> _出題 1_
ページ抜粋によると、『風流夢譚』事件は別に何という名で呼ばれていますか。
> _出題 2_
ページ抜粋のうち、「中央公論』1960年(昭和3」から「るという抗議行動も行われた。」に至るまでの全文を、一字も変えずに書き出してください。

═══ ページ抜粋

『風流夢譚』事件(読み)ふうりゅうむたんじけん

日本大百科全書(ニッポニカ) 「『風流夢譚』事件」の意味・わかりやすい解説

『風流夢譚』事件
ふうりゅうむたんじけん

中央公論』1960年(昭和35)12月号に掲載された深沢七郎の小説『風流夢譚』に関して起きた右翼テロ事件。嶋中(しまなか)事件ともいう。『風流夢譚』は、都内に起こった「革命のようなもの」のために、天皇、皇后をはじめとする皇族たちが首を切られるという、寓話(ぐうわ)風の小説であるが、賛否両様の世評が高まってくると、宮内庁では、皇族に対する名誉毀損(きそん)・人権侵害であるとみて、法務省に法的措置の検討を求めた。法務省は、名誉毀損等の告発は法律上無理ではないかという非公式回答を行った。中央公論社側は編集部長が宮内庁に出向き、謝罪の意を表明、宮内庁側もこれを了承した。しかし、この小説は重大な皇室侮辱であり、国体を傷つけるものだという右翼団体の抗議が激化し、その一部には中央公論社の解体を求めて直接的なテロを扇動する者もあった。同年末には同社に対し数回もの暴力行使があった。安保闘争浅沼暗殺事件余波も強く残っていた。こうしたなかで、翌61年2月1日夜、中央公論社社長嶋中鵬二(ほうじ)邸に1人の少年が侵入、家政婦の丸山加禰(かね)を刺殺、嶋中夫人雅子に重傷を負わせるという事件が発生した。少年は当時17歳の小森一孝(かずたか)。当日朝まで大日本愛国党赤尾敏(びん)総裁)党員であり、同党の抗議行動にも参加していた。小森の自供によると、彼は深沢七郎、ついで嶋中鵬二の両名を刺す目的であったという。「殺人によって人間の思想を抹殺しようとする勢力に反対する」声明(思想の科学研究会)をはじめ、言論・表現の自由に対する暴力を非難する声や動きは少なくなかった。中央公論社自らも「社業を通して言論の自由確立のために献身する」と誓った。しかし1961年12月、同社で発行していた『思想の科学』の天皇制特集号を編集主体(思想の科学研究会)に無断で一方的に廃棄するなど、思想的にも過剰な後退がみられた。この『思想の科学』事件は、同社の自由主義的伝統に期待した読者、執筆者の怒りと心痛を招くに至り、著名な学者や評論家など約50人が以後10年にわたって同社への寄稿を原則的に拒否するという抗議行動も行われた。

══════
═══ データ抜粋

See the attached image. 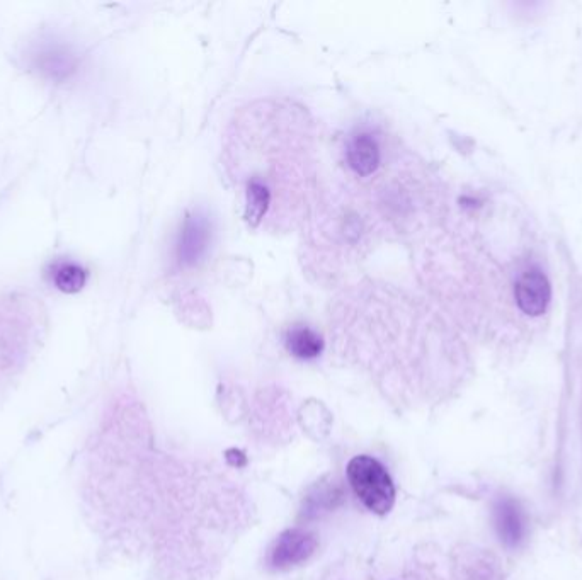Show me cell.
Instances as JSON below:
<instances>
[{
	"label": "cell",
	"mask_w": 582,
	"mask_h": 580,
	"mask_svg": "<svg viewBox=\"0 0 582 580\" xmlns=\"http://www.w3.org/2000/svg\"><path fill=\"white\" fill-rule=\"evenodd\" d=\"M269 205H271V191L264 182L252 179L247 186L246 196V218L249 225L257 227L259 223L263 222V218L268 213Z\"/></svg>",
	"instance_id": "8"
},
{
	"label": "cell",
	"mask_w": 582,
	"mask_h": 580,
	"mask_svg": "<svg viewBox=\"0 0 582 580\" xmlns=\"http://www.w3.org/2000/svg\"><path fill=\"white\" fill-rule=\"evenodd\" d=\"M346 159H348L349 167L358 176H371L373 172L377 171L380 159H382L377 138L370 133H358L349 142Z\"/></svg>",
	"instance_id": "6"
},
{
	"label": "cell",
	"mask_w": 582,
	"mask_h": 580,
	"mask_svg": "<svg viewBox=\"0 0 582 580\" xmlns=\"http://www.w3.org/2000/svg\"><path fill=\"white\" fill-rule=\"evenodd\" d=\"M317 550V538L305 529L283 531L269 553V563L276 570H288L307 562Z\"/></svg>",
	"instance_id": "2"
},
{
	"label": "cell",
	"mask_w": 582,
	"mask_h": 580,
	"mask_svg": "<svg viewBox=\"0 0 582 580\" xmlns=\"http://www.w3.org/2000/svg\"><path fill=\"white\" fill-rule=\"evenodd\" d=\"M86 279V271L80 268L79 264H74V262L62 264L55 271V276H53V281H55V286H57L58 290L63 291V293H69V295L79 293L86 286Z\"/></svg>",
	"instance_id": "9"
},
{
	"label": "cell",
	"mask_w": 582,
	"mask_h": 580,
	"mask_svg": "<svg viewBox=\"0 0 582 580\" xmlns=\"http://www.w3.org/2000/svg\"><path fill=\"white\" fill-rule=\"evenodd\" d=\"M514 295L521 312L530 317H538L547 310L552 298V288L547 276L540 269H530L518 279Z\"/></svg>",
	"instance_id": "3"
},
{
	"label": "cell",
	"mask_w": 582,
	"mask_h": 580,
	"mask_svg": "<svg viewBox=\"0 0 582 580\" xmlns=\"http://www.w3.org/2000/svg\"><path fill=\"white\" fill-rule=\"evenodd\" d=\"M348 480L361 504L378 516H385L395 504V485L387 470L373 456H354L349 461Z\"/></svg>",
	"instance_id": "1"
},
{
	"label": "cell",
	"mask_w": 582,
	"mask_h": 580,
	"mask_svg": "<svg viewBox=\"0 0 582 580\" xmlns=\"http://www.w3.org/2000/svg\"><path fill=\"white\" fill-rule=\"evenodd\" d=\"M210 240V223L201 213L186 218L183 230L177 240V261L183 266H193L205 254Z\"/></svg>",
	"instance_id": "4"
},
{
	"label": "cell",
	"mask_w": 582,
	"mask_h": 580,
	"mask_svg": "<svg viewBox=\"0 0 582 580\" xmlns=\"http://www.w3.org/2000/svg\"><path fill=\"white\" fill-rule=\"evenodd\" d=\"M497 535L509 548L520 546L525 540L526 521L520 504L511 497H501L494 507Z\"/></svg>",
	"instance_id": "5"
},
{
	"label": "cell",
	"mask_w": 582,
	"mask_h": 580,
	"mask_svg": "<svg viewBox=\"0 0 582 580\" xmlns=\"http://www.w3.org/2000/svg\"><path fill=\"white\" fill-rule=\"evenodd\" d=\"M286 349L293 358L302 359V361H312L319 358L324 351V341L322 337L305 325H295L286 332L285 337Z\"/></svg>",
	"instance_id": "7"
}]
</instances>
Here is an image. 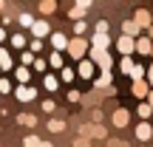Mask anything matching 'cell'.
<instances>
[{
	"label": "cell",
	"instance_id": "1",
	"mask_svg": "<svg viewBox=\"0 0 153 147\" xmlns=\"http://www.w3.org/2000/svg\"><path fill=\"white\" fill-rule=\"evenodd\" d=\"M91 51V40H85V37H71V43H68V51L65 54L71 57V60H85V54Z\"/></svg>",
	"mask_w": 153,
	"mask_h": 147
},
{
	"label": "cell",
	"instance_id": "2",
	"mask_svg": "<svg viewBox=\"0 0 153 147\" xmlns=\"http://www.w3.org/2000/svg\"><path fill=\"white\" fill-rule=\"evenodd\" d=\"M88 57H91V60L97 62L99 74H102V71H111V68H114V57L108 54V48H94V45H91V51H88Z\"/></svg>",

══════

> _解答 1_
嶋中事件とも呼ばれています。

> _解答 2_
中央公論』1960年(昭和35)12月号に掲載された深沢七郎の小説『風流夢譚』に関して起きた右翼テロ事件。嶋中(しまなか)事件ともいう。『風流夢譚』は、都内に起こった「革命のようなもの」のために、天皇、皇后をはじめとする皇族たちが首を切られるという、寓話(ぐうわ)風の小説であるが、賛否両様の世評が高まってくると、宮内庁では、皇族に対する名誉毀損(きそん)・人権侵害であるとみて、法務省に法的措置の検討を求めた。法務省は、名誉毀損等の告発は法律上無理ではないかという非公式回答を行った。中央公論社側は編集部長が宮内庁に出向き、謝罪の意を表明、宮内庁側もこれを了承した。しかし、この小説は重大な皇室侮辱であり、国体を傷つけるものだという右翼団体の抗議が激化し、その一部には中央公論社の解体を求めて直接的なテロを扇動する者もあった。同年末には同社に対し数回もの暴力行使があった。安保闘争浅沼暗殺事件余波も強く残っていた。こうしたなかで、翌61年2月1日夜、中央公論社社長嶋中鵬二(ほうじ)邸に1人の少年が侵入、家政婦の丸山加禰(かね)を刺殺、嶋中夫人雅子に重傷を負わせるという事件が発生した。少年は当時17歳の小森一孝(かずたか)。当日朝まで大日本愛国党赤尾敏(びん)総裁)党員であり、同党の抗議行動にも参加していた。小森の自供によると、彼は深沢七郎、ついで嶋中鵬二の両名を刺す目的であったという。「殺人によって人間の思想を抹殺しようとする勢力に反対する」声明(思想の科学研究会)をはじめ、言論・表現の自由に対する暴力を非難する声や動きは少なくなかった。中央公論社自らも「社業を通して言論の自由確立のために献身する」と誓った。しかし1961年12月、同社で発行していた『思想の科学』の天皇制特集号を編集主体(思想の科学研究会)に無断で一方的に廃棄するなど、思想的にも過剰な後退がみられた。この『思想の科学』事件は、同社の自由主義的伝統に期待した読者、執筆者の怒りと心痛を招くに至り、著名な学者や評論家など約50人が以後10年にわたって同社への寄稿を原則的に拒否するという抗議行動も行われた。